# door ding / dent removal



## delirium330 (Aug 22, 2008)

so i have two small door dings on my passenger side rear door. both dings are on the upper portion of the door, but on flat section of the door, not on any curved lines. neither messed with the paint or left any paint behind from the abuser.

i'd like to get these removed, but thought i would get some info. first. about how much should i look to spend for each dent? anything specific to look for in a company providing the services? does the price largely depend on the location and size / overall difficulty to iron it out?


----------



## Nando779 (Jun 14, 2009)

Pics would really help. Are you totally against not doing it yourself?


----------



## delirium330 (Aug 22, 2008)

yea sorry no pics right now, one is the size of a dime, the other about half the size of a dime.

im open to DIY provided i dont make things worse...i'm assuming there are some good resources around here for DIY? i need to take my door panel off? get some special tools?


----------



## Nando779 (Jun 14, 2009)

You might be able to check out a place that specializes in minor dents.

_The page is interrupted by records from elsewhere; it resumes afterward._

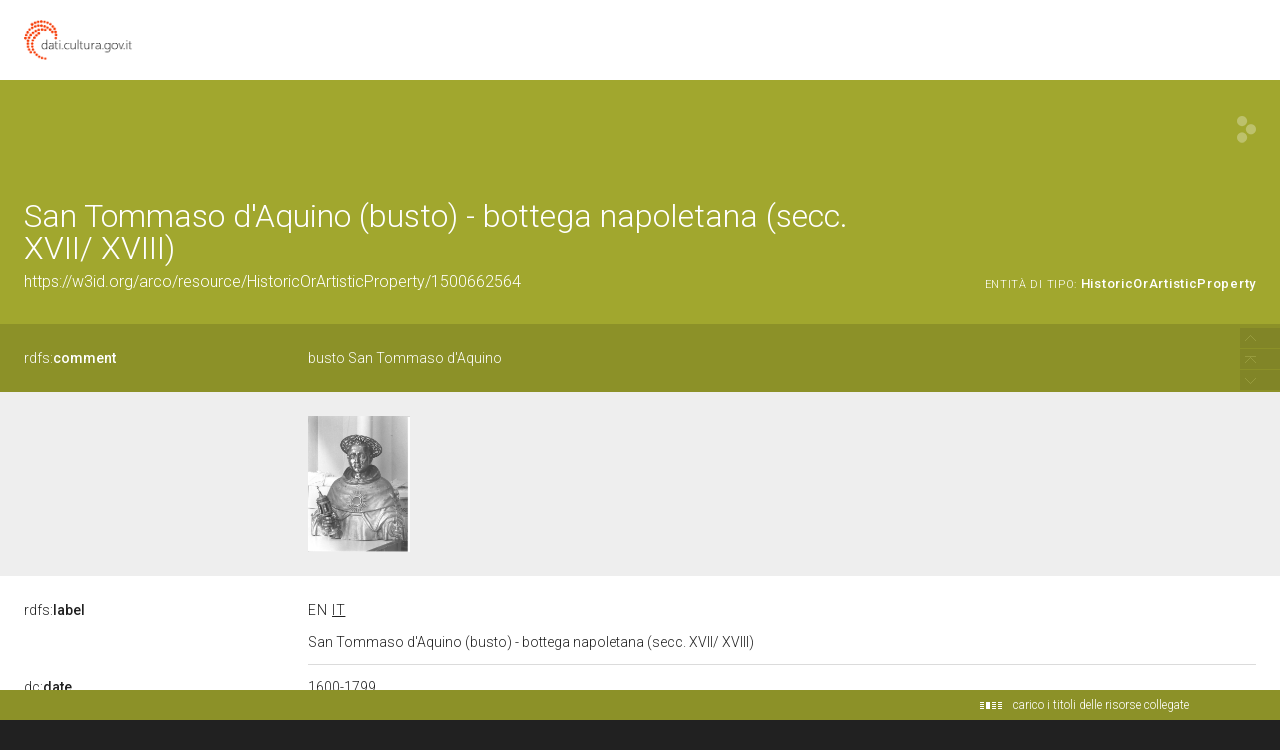

--- FILE ---
content_type: application/xml;charset=UTF-8
request_url: https://dati.beniculturali.it/lodview-arco/linkedResourceTitles
body_size: 4479
content:
<?xml version="1.0" encoding="UTF-8"?>
<root><resource about="https://w3id.org/arco/resource/TimeIndexedTypedLocation/1500662564-current" nsabout="null:1500662564-current"><title><![CDATA[Localizzazione fisica attuale del bene: 1500662564]]></title></resource>
<resource about="https://w3id.org/arco/resource/AgentRole/1500662564-heritage-protection-agency" nsabout="null:1500662564-heritage-protection-agency"><title><![CDATA[Ente competente per tutela del bene 1500662564: Soprintendenza Archeologia, belle arti e paesaggio per le province di Salerno e Avellino]]></title></resource>
<resource about="https://w3id.org/arco/resource/Subject/ee4dc2ad19bf7ce4b1b794cb6d836fea" nsabout="null:ee4dc2ad19bf7ce4b1b794cb6d836fea"><title><![CDATA[San Tommaso D'aquino]]></title></resource>
<resource about="https://w3id.org/arco/resource/PhotographicDocumentation/1500662564-photographic-documentation-1" nsabout="null:1500662564-photographic-documentation-1"><title><![CDATA[Documentazione fotografica 1 del bene culturale: 1500662564]]></title></resource>
<resource about="https://w3id.org/arco/resource/TechnicalCharacteristic/argento" nsabout="null:argento"><title><![CDATA[ARGENTO]]></title></resource>
<resource about="https://w3id.org/arco/ontology/arco/HistoricOrArtisticProperty" nsabout="arco:HistoricOrArtisticProperty"><title><![CDATA[Bene Storico o Artistico]]></title></resource>
<resource about="https://w3id.org/arco/resource/CulturalScopeAttribution/1500662564-cultural-scope-attribution-1" nsabout="null:1500662564-cultural-scope-attribution-1"><title><![CDATA[Attribuzione di ambito culturale del bene: 1500662564]]></title></resource>
<resource about="https://w3id.org/arco/resource/LegalSituation/1500662564-legal-situation-proprieta-ente-religioso-cattolico" nsabout="null:1500662564-legal-situation-proprieta-ente-religioso-cattolico"><title><![CDATA[Condizione giuridica del bene culturale 1500662564: propriet&agrave; Ente religioso cattolico]]></title></resource>
<resource about="https://w3id.org/arco/resource/CulturalEntityTechnicalStatus/1500662564" nsabout="null:1500662564"><title><![CDATA[Stato tecnico del bene culturale 1500662564]]></title></resource>
<resource about="https://w3id.org/arco/ontology/arco/MovableCulturalProperty" nsabout="arco:MovableCulturalProperty"><title><![CDATA[Bene mobile]]></title></resource>
<resource about="https://w3id.org/arco/resource/TechnicalCharacteristic/metallo-doratura" nsabout="null:metallo-doratura"><title><![CDATA[metallo/ doratura]]></title></resource>
<resource about="https://w3id.org/arco/resource/CulturalPropertyType/edf15e6321416af29dbabf4c9bd0e823" nsabout="null:edf15e6321416af29dbabf4c9bd0e823"><title><![CDATA[busto]]></title></resource>
<resource about="https://w3id.org/arco/resource/AgentRole/1500662564-cataloguing-agency" nsabout="null:1500662564-cataloguing-agency"><title><![CDATA[Ente schedatore del bene 1500662564: Soprintendenza Archeologia, belle arti e paesaggio per le province di Salerno e Avellino]]></title></resource>
<resource about="https://w3id.org/arco/resource/Agent/e12bfe9cd3de52360435fde75c85b1fd" nsabout="null:e12bfe9cd3de52360435fde75c85b1fd"><title><![CDATA[Soprintendenza Archeologia, belle arti e paesaggio per le province di Salerno e Avellino]]></title></resource>
<resource about="https://w3id.org/arco/resource/Dating/1500662564-1" nsabout="null:1500662564-1"><title><![CDATA[Cronologia 1 del bene 1500662564]]></title></resource>
<resource about="https://w3id.org/arco/resource/MeasurementCollection/1500662564-1" nsabout="null:1500662564-1"><title><![CDATA[Misure del bene culturale 1500662564]]></title></resource>
<resource about="https://w3id.org/arco/resource/Address/d92e2a9f3a373def7f32a34d93d2e937" nsabout="null:d92e2a9f3a373def7f32a34d93d2e937"><title><![CDATA[Campania, AV, Grottaminarda]]></title></resource>
<resource about="https://w3id.org/arco/resource/CatalogueRecordOA/1500662564" nsabout="null:1500662564"><title><![CDATA[Scheda catalografica n: 1500662564]]></title></resource>
<resource about="https://w3id.org/arco/resource/TimeIndexedTypedLocation/1500662564-alternative-1" nsabout="null:1500662564-alternative-1"><title><![CDATA[Altra localizzazione 1 del bene: 1500662564]]></title></resource>
<resource about="https://w3id.org/arco/resource/ConservationStatus/1500662564-conservation-status-1" nsabout="null:1500662564-conservation-status-1"><title><![CDATA[Stato di conservazione 1 del bene: 1500662564]]></title></resource>
</root>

Over here we have a place called Dent Busters and they are fairly reasonable. If you go to a body shop be prepared to pay an arm and a leg. The option of doing it yourself would be good if the dents are not too deep you can do some wet sanding and fill the area with your paint color but keep in mind it is almost impossible to get it looking 100% but you can do a great job hiding it.


----------



## Nando779 (Jun 14, 2009)

FWI

http://www.dent-busters.com/

they might have one in your area, worth a look.


----------



## jcourcoul (Nov 4, 2008)

Well, I read somewhere that BMW had instituted a policy of minimally intrusive body damage repair, that included a whole slew of special tools and procedures that would reduce the stay of the car as well as the need to disassemble/repaint/etc. 

Meaning that for a decent dealer (none left, all extinct) or a well trained indy, this would be a trivial task. 

Dry ice, anyone?


----------



## Nando779 (Jun 14, 2009)

jcourcoul said:


> Well, I read somewhere that BMW had instituted a policy of minimally intrusive body damage repair, that included a whole slew of special tools and procedures that would reduce the stay of the car as well as the need to disassemble/repaint/etc.
> 
> Meaning that for a decent dealer (none left, all extinct) or a well trained indy, this would be a trivial task.
> 
> Dry ice, anyone?


"We fixed the dents on your doors now hand over your first born!"


----------



## delirium330 (Aug 22, 2008)

so any DIY guides, advice out there? or am i venturing into dangerous territory?


----------



## Nando779 (Jun 14, 2009)

There are no written DIY that i know of about this but there are a few guys on here that have experience with body repair and I am hoping they will chime in soon. Any chance you can get a image up soon even if it is with your phone? I have repaired a few major scratches and chips on my bumber and fender using wet sanding, the BMW touch up kit and compound. Dents are a different story so you might be better off doing to a place like dent busters. As I said body shops can get very expensive.


----------



## delirium330 (Aug 22, 2008)

k - ill try and get some pics up tonight. thx


----------



## 6 Brit (Jan 19, 2009)

they do it from the inside so it has to be accessible by taking off an interior panel...

rule of thumb too is if it is any bigger than a quarter they won't want to do it...that's when they do it old fashioned and drill a hole to pull it out and bondo the hole

bondo=icky


----------